**SOURCE TEXT**
=====
Reps. Malinowski and Eshoo Reintroduce Bill to Hold Tech Platforms Accountable for Algorithmic Promotion of Extremism
(Washington, DC) Today, Congressman Tom Malinowski (NJ-7) and Congresswoman Anna G. Eshoo (CA-18) reintroduced the Protecting Americans from Dangerous Algorithms Act, legislation to hold large social media platforms accountable for their algorithmic amplification of harmful, radicalizing content that leads to offline violence. They were joined by Representatives Sean Casten, Jason Crow, Suzan DelBene, Mark DeSaulnier, Ted Deutch, Sara Jacobs, Barbara Lee, Joe Neguse, Dean Phillips, Haley Stevens, Debbie Wasserman Schultz, and Peter Welch as cosponsors.
The bill narrowly amends Section 230 of the Communications Decency Act to remove liability immunity for a platform if its algorithm is used to amplify or recommend content directly relevant to a case involving interference with civil rights (42 U.S.C. 1985); neglect to prevent interference with civil rights (42 U.S.C. 1986); and in cases involving acts of international terrorism (18 U.S.C. 2333). 42 U.S.C. 1985-1986 are Reconstruction-era statutes originally designed to reach Ku Klux Klan conspirators. They have been invoked in recent lawsuits against the Proud Boys, the Oath Keepers, and others following the attack on the Capitol on January 6th. The third statute (18 U.S.C. 2333) is implicated in several lawsuits, including against Facebook, alleging its algorithm connected Hamas terrorists with one another and enabled physical violence against Americans. The bill only applies to platform companies with 10 million or more users.
=====
**SET OF TASKS**
- A) Summarize the press release on the algorithm bill in two sentences.
- B) Retype the passage of the press release on the algorithm bill, beginning at the words "Reps. Malinowski and" and stopping after "Welch as cosponsors.".
Draw only on the press release itself, with no outside knowledge.
=====
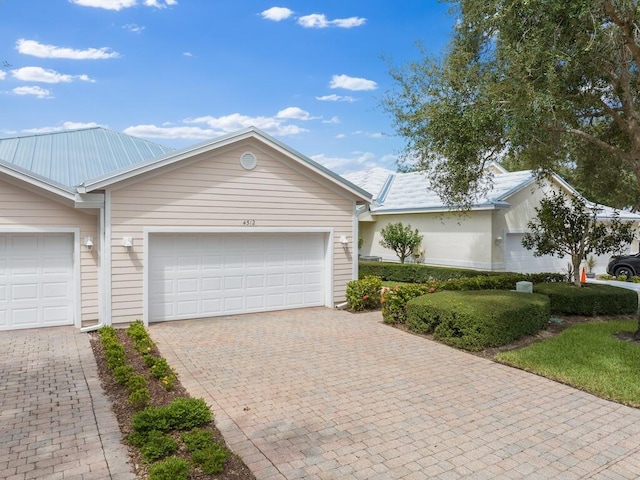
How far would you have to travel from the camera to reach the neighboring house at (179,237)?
9656mm

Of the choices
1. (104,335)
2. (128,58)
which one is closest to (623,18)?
(104,335)

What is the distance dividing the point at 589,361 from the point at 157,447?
695 centimetres

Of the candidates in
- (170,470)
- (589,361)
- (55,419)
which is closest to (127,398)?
(55,419)

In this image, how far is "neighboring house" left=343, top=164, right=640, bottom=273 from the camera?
56.0 feet

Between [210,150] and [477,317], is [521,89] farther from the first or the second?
[210,150]

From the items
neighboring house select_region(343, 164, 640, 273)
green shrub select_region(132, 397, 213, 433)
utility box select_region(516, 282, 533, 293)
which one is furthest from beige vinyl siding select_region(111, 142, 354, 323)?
neighboring house select_region(343, 164, 640, 273)

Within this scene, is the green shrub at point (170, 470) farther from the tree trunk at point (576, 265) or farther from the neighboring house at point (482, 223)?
the neighboring house at point (482, 223)

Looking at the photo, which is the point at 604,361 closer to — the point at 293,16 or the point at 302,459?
the point at 302,459

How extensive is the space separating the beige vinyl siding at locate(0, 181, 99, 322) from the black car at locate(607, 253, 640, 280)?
67.3 feet

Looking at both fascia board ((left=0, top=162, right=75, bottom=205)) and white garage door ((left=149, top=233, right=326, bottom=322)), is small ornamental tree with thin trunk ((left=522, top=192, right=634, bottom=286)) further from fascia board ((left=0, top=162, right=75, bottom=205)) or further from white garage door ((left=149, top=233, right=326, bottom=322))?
fascia board ((left=0, top=162, right=75, bottom=205))

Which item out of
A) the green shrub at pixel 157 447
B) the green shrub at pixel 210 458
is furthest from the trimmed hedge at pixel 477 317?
the green shrub at pixel 157 447

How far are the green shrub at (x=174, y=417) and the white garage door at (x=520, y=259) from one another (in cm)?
1491

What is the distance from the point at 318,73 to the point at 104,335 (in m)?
15.3

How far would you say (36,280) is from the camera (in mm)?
9969
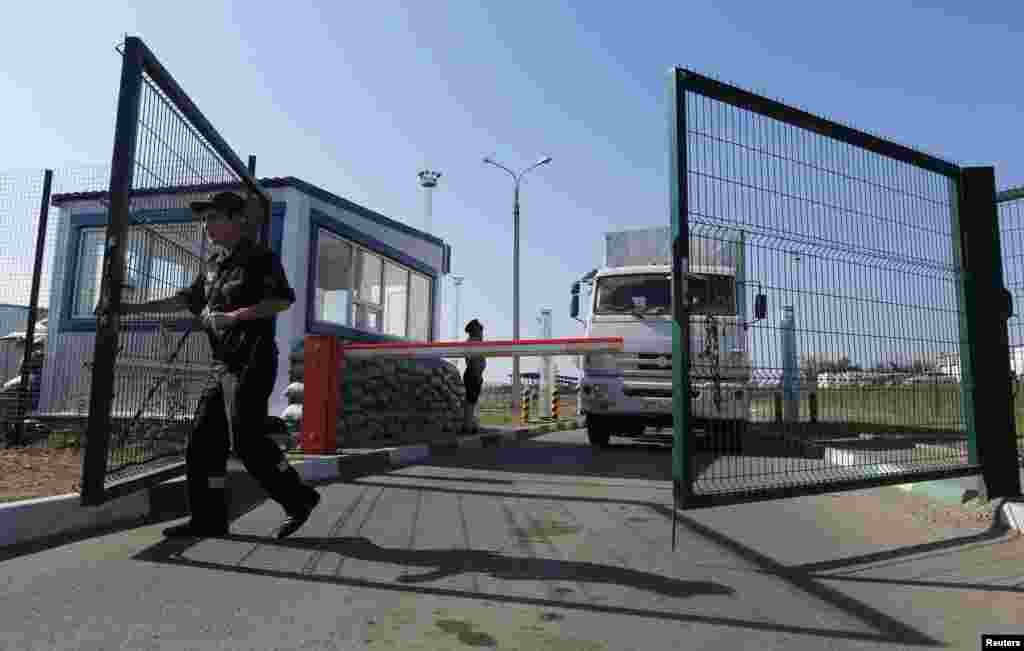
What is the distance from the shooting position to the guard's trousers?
11.5 feet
=====
**SOLUTIONS FOR EACH TASK**
- A) Congressman Tom Malinowski and Congresswoman Anna G. Eshoo reintroduced the Protecting Americans from Dangerous Algorithms Act to hold large social media platforms accountable for algorithmic amplification of harmful, radicalizing content that leads to offline violence. The bill narrowly amends Section 230 of the Communications Decency Act to remove a platform's liability immunity when its algorithm amplifies or recommends content directly relevant to certain civil rights and international terrorism cases, and it applies only to platform companies with 10 million or more users.

- B)
Reps. Malinowski and Eshoo Reintroduce Bill to Hold Tech Platforms Accountable for Algorithmic Promotion of Extremism
(Washington, DC) Today, Congressman Tom Malinowski (NJ-7) and Congresswoman Anna G. Eshoo (CA-18) reintroduced the Protecting Americans from Dangerous Algorithms Act, legislation to hold large social media platforms accountable for their algorithmic amplification of harmful, radicalizing content that leads to offline violence. They were joined by Representatives Sean Casten, Jason Crow, Suzan DelBene, Mark DeSaulnier, Ted Deutch, Sara Jacobs, Barbara Lee, Joe Neguse, Dean Phillips, Haley Stevens, Debbie Wasserman Schultz, and Peter Welch as cosponsors.